News: How a quiet German hamlet became a focal point of climate tensions

Luitzerath a small hamlet in Western Germany has become a focal point for rising climate tensions. Located near the town of Erkelenz, Lutzerath sits atop a vast reserve of lignite coal – one of the dirtiest and least efficient forms of the fossil fuel. The North Rhine region emits 200 million tons of CO2 each year, 22% of which is attributed to the Rhenish Lignite. 

Contrary to claims from the current German coalition that they are the “greenest” administration yet, they have struck a deal with energy company RWE to expand the Garzweiler coal mine and demolish the town of Lutzerath. This move is at odds with the decision made in 2020 to phase out coal-fired power generation and makes it increasingly difficult for Germany to reach their climate goals of limiting global temperature rise to 1.5 degrees Celsius.

The mine, which spans nearly 14 square miles in North Rhine Westphalia, has slowly expanded over the years and has already swallowed entire villages where families have lived for generations, along with centuries-old buildings and even a wind farm. With Germany expected to miss its ambitious climate targets for the second year in a row, activists have protested the expansion of a coal mine amidst a global climate crisis.  

History of the conflict

In 2013, a federal court delivered a controversial ruling that greenlighted the expansion of the Garzweiler coal mine, a move that would displace local residents and raze villages, including the hamlet of Lutzerath.


While most residents accepted compensation and relocated, one farmer, Sckardt Heukmp, refused to leave until a court ruling last March. His farmhouse quickly became a hub for climate activists, who were determined to protect Lutzerath and halt the mine’s expansion.  


Since 2020, the village has been occupied by around 300 environmental activists, who have set up camp in empty buildings, established tree-top and field positions to block the mine’s expansion.
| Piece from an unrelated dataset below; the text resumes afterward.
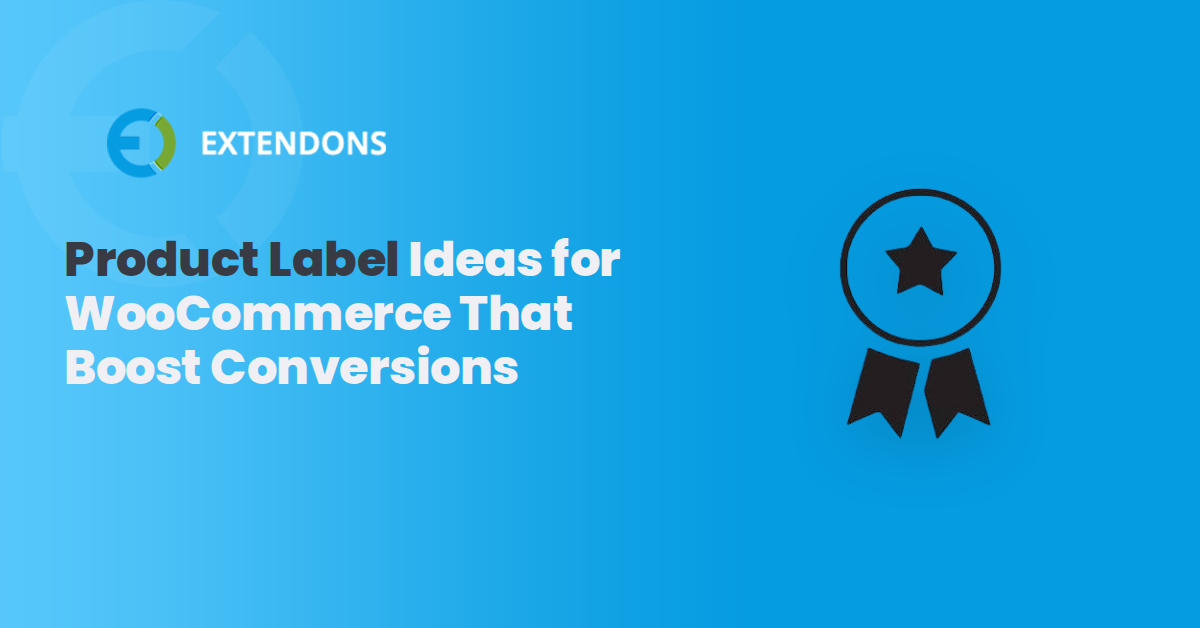 7 Product Label for WooCommerce Ideas That Boost Conversions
 However, Lutzerath’s fate seemed sealed in October when national and local governments struck a deal with RWE, the company operating the mine. Although five villages that were already partially resettled will remain, RWE said it required the coal beneath Lutzerath to compensate for the sudden loss of Russian gas after Gazprom slashed supplies to Europe. 
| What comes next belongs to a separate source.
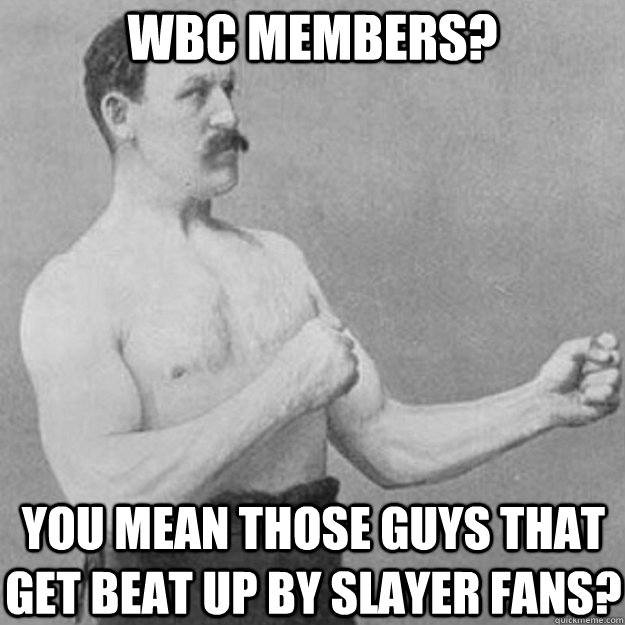 WBC Members? You mean those guys that get beat up by Slayer fans?  overly manly man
 Despite this, some studies suggest that Germany does not actually need the additional coal and that existing supplies are more than sufficient for coal plants to operate at very high capacity until the end of this decade. 


What has happened recently

Tensions between police and activists reached a boiling point in recent weeks as hundreds of police were deployed to a German village to dismantle protests. Organizers of the protest estimated that around 35,000 demonstrators attended on Saturday, while police put the number closer to 15,000. Among those in attendance was activist Greta Thunberg, who described the expansion of the mine as a “betrayal of present and future generations.”


However, the Green Party, which holds both local and national power in the ruling coalition, has argued that the deal struck with RWE has fulfilled many of the environmentalists’ demands. RWE has agreed to end lignite-fired power generation by 2030, eight years earlier than planned, and five towns will not be destroyed.


The German Economy and Energy Minister, Robert Habeck, has described the deal as a “milestone for climate action” as it minimizes extraction and leaves 280 million tonnes of lignite in the ground. In reference to the expansion of the coal mine, Habeck has called it “painful, but necessary in view of the energy crisis,” and that Lutzerath was the “wrong symbol” to protest against. A RWE spokesperson has stated that this “is not a renaissance of lignite or coal, but only a side-step – helping Germany to cope with the energy crisis.”